A young Frenchman carrying a lighted Molotov cocktail raced towards the lead tank, his mouth contorted in anger as he screamed something unintelligible. A gunner from the second tank fired a burst that nearly cut the Frenchman in half. The incendiary cocktail ignited in his hand, covering him in flames. The dying man writhed and screamed before falling still. So much for de Gaulle being able to control his countrymen, Schurmer thought. But then, who could control a Frenchman? It would be easier to herd cats.

A rude roadblock suddenly came into view, made up of overturned cars and piled debris. A score or so Parisians, men and women, were on it and in the buildings alongside. They opened fire with rifles and shotguns as the column approached. Two of Schurmer’s little tanks paired up and blazed away with their machine guns. Several resistance fighters fell and the others melted away, dragging their dead and wounded. The two small tanks bulled their way through the flimsy barricade and the other vehicles followed through the opening.

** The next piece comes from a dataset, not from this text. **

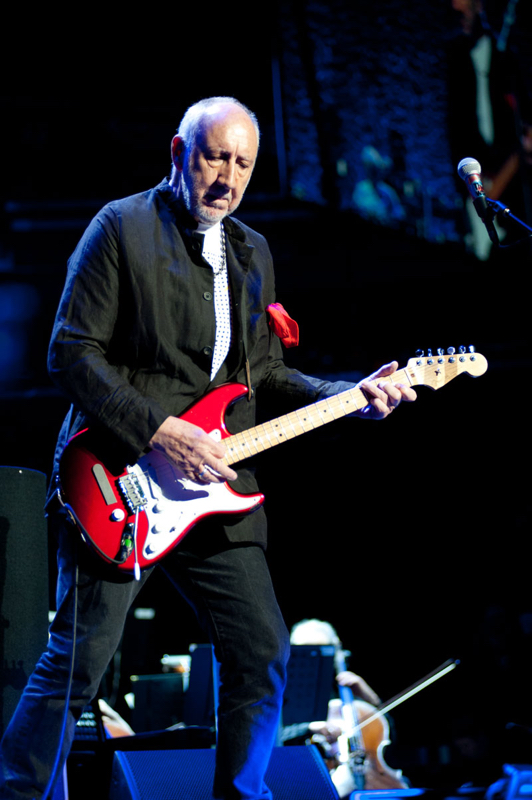 thewho05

Another partisan with a death wish and a Molotov cocktail rushed up. This one was more successful, hitting the lead tank and inundating it with flames before the guns of the second tank killed him. Schurmer cursed. The damned French would proclaim him a martyr and name a road after him. How about Rue de Fool, he thought. Before the war there had been nearly three million people in Paris, many of whom even admired Germany, and now they all hated the Reich.

The burning tank’s two-man crew jumped out and climbed onto the remaining tanks, and the column drove on. The men appeared unhurt and Schurmer was thankful. He laughed as one of them waved at him.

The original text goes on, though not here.